Each line of the material below with the word "United" is to be reported.

** DATASET ENTRIES follows **

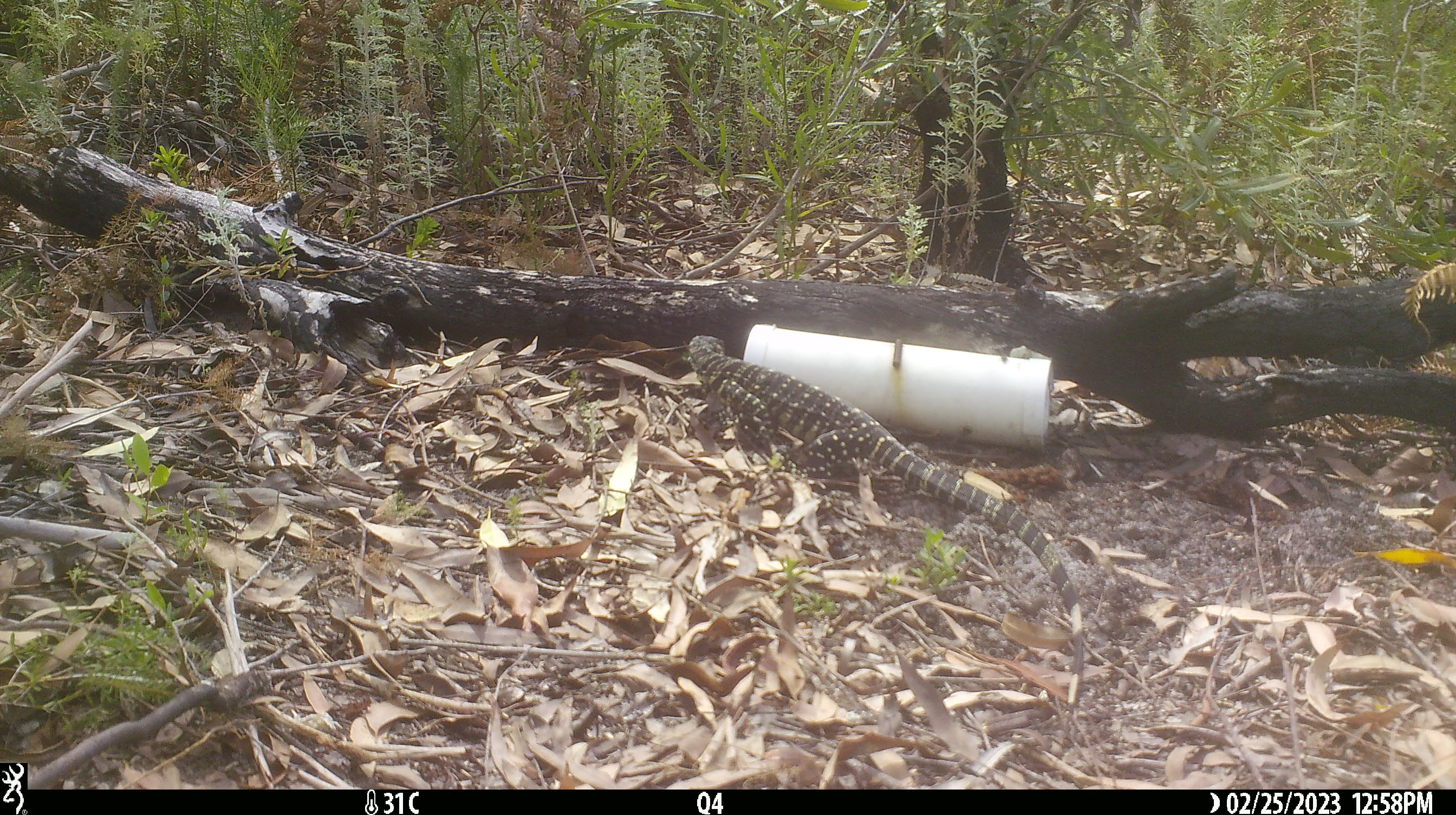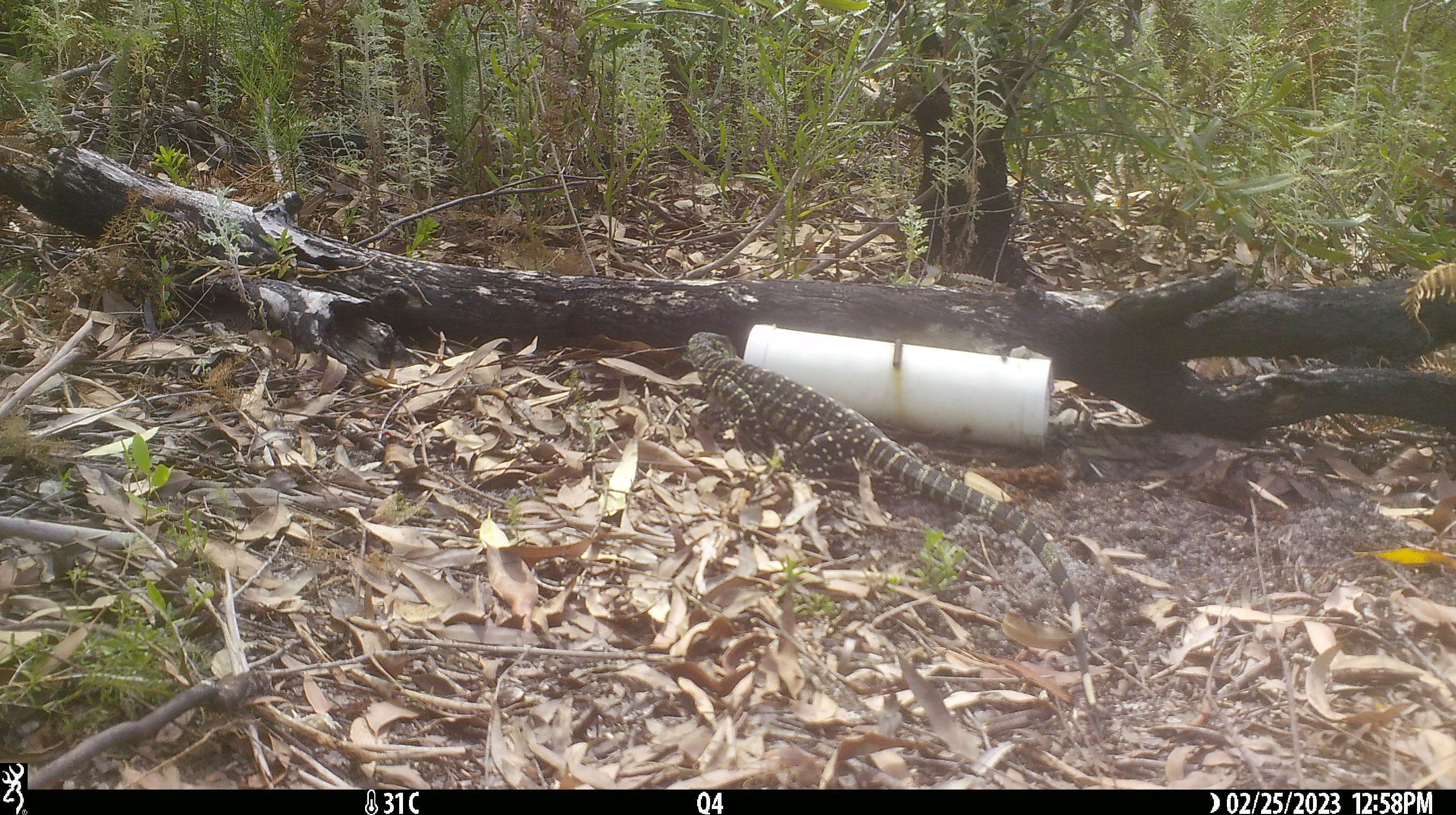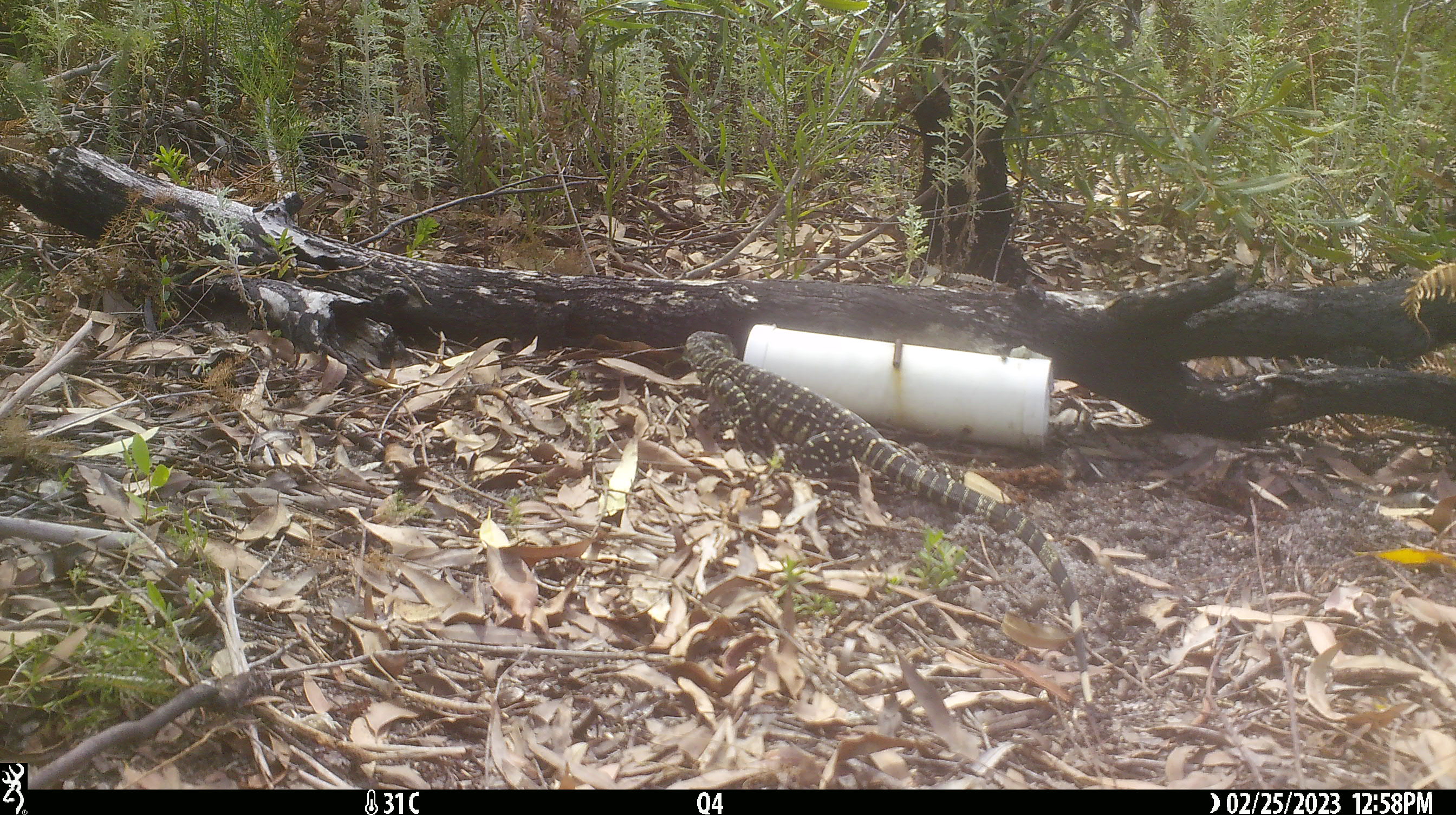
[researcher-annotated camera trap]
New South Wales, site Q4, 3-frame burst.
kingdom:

** End of DATASET ENTRIES **
** DATASET ENTRIES follows **

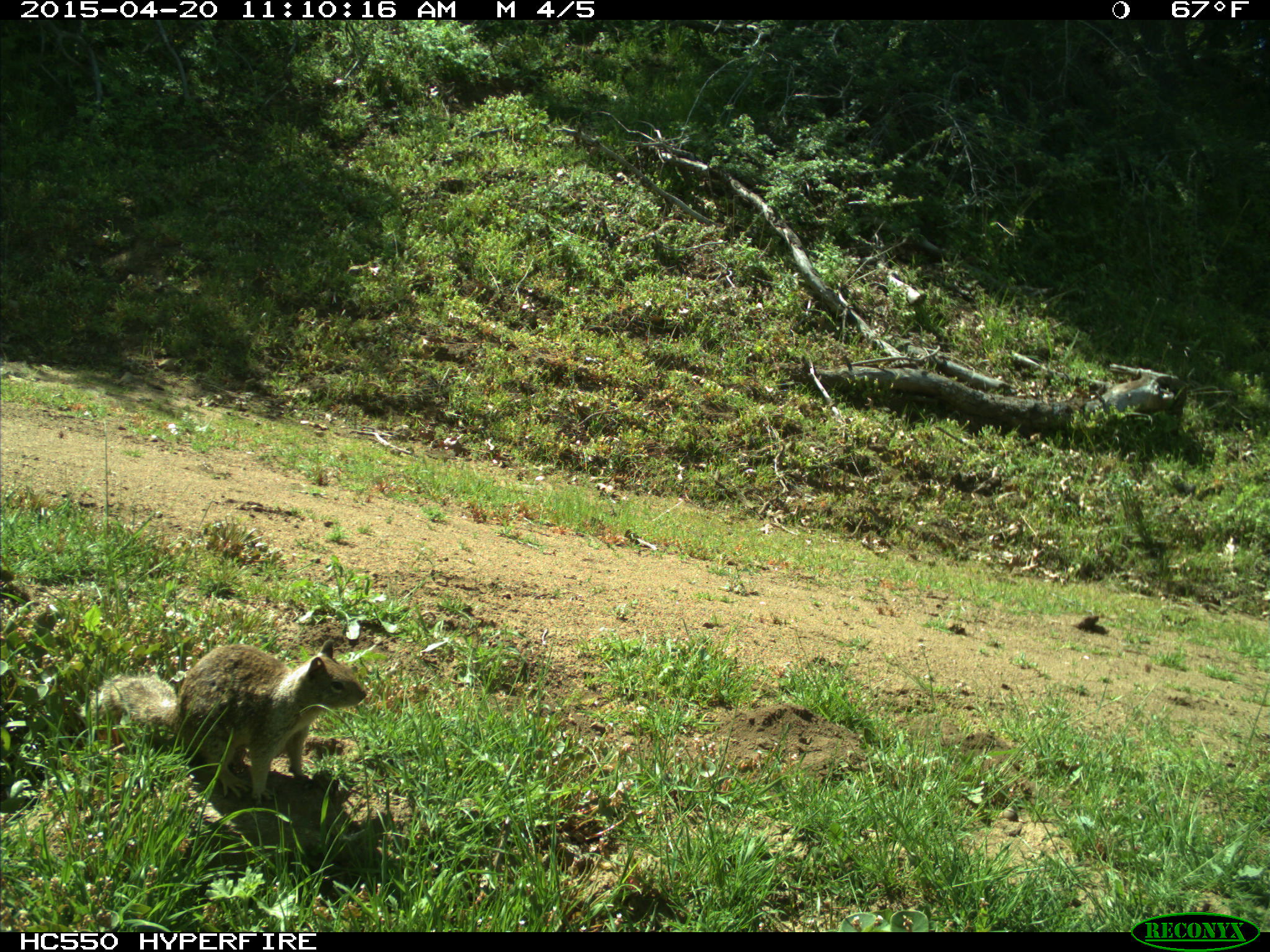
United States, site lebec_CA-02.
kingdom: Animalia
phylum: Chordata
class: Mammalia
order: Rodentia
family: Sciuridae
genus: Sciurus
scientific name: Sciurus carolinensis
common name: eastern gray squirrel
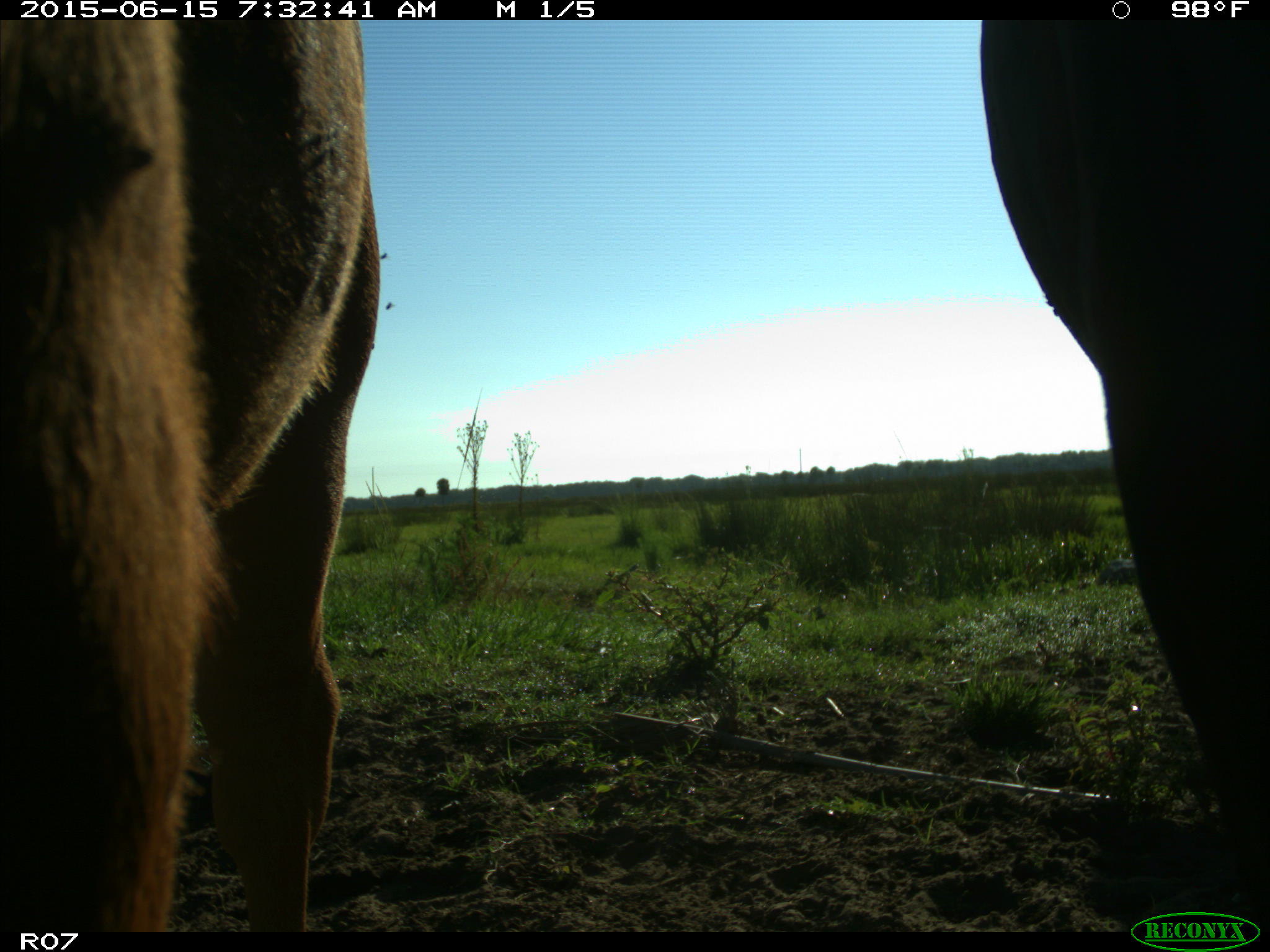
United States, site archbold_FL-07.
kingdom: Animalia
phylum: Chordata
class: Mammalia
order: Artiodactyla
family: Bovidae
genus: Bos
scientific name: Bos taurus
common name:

** End of DATASET ENTRIES **
** DATASET ENTRIES follows **

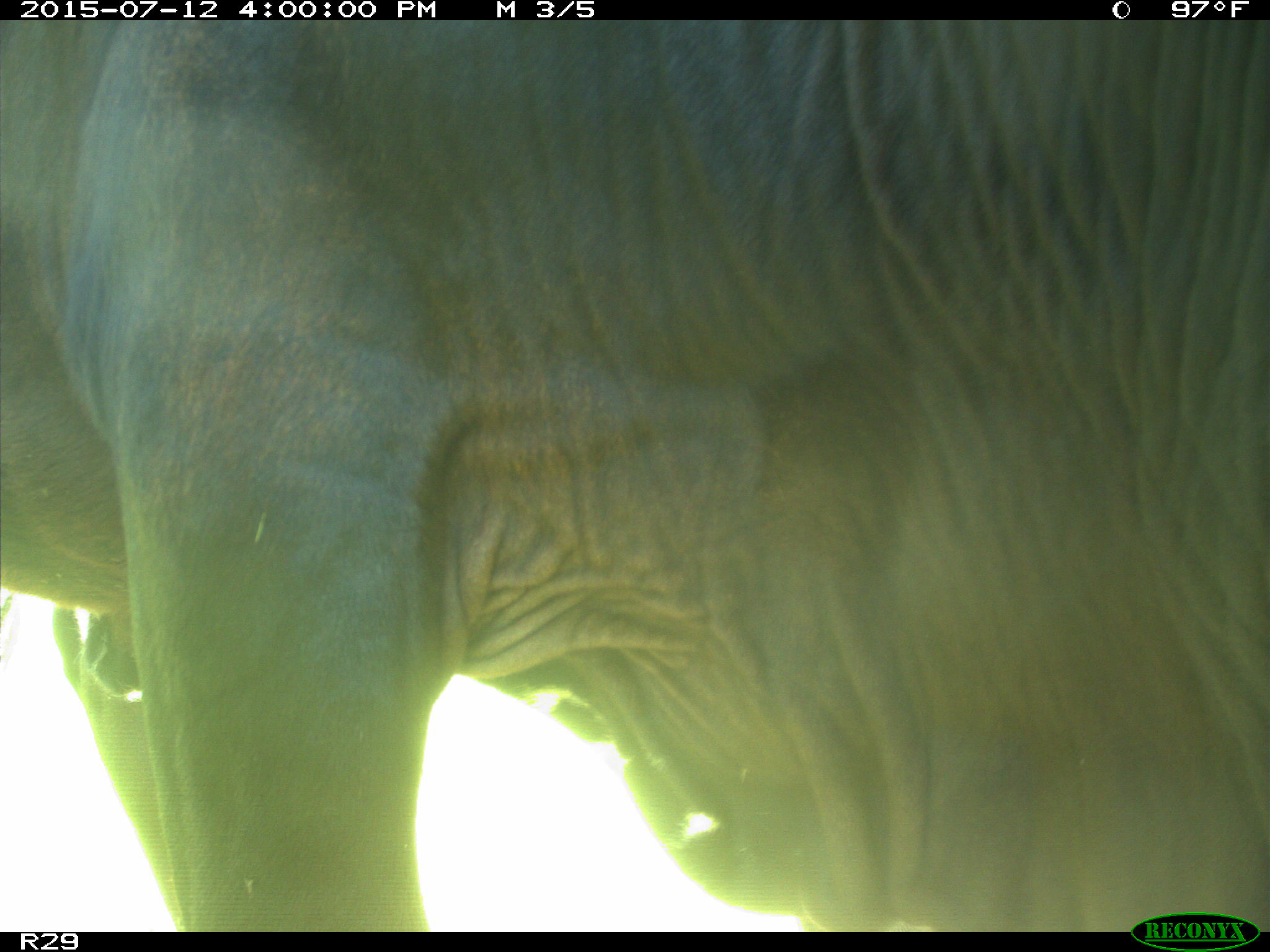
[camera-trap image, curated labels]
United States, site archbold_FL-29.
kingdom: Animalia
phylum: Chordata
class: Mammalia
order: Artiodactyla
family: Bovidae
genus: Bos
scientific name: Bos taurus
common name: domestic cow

** End of DATASET ENTRIES **

• **YOUR SOLUTION**
United States, site lebec_CA-02.
United States, site archbold_FL-07.
United States, site archbold_FL-29.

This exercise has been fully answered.